A research team at Cornell University led by PhD student Patricia Xu, have published their work in Science Robotics, where they report to have developed a stretchable optical lace that connects soft robots to their environment in the same way that the nervous system does for humans.

Senior author of the paper, Organics Robotics Lab director at the university, and mechanical and aerospace engineering associate professor, Rob Shepherd, described the drive of their work.  "We want to have a way to measure stresses and strains for highly deformable objects, and we want to do it using the hardware itself, not vision," he said. "A good way to think about it is from a biological perspective. A blind person can still feel because they have sensors in their fingers that deform when their finger deforms.

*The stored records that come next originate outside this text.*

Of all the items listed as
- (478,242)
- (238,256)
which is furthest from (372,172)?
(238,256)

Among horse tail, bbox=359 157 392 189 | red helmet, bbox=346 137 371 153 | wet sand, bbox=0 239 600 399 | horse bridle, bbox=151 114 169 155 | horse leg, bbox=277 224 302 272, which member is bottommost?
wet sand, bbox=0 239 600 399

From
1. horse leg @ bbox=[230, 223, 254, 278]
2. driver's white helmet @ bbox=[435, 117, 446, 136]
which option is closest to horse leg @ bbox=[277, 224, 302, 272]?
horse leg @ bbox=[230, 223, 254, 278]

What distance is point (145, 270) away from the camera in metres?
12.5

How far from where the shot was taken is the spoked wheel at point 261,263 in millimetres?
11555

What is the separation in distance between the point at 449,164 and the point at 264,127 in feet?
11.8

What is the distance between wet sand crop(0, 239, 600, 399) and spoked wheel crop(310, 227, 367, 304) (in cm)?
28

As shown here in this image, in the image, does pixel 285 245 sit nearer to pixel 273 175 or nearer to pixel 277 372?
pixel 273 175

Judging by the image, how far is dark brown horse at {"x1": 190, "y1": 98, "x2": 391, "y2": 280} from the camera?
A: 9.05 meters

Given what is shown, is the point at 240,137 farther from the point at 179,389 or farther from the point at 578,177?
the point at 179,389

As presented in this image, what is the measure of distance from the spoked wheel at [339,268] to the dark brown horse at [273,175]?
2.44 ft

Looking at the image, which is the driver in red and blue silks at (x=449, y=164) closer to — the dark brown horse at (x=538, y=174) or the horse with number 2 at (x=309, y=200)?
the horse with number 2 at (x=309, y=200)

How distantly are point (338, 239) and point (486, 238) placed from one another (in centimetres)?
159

Robots don't have that right now."

About a year ago, Shepherd was able to create sensory foams that detected deformations via optical fibers.  This time, Xu used a 3D printed polyurethane lattice structure.  In its core are stretchable optical fibers with more than 12 mechanosensors and an LED light for visual of the fibers.

When pressure is applied onto the structure, sensors would indicate where changes flow.  "When the structure deforms, you have contact between the input line and the output lines, and the light jumps into these output loops in the structure, so you can tell where the contact is happening," said Xu. "The intensity of this determines the intensity of the deformation itself."

Instead of using it as a sleeve for the robot, it would act as the robot flesh itself.  The researchers see it useful in healthcare applications and in manufacturing.

Compared to the skin on our fingertips, the optical lace is definitely less sensitive.  However, compared to our backs, it is more sensitive as it is filled with nerve receptors.  Aside from being stretchable, an added advantage is that it is washable.  Because of this, the researchers are planning to commercialize the sensors to be incorporated in garments to be used in augmented reality training.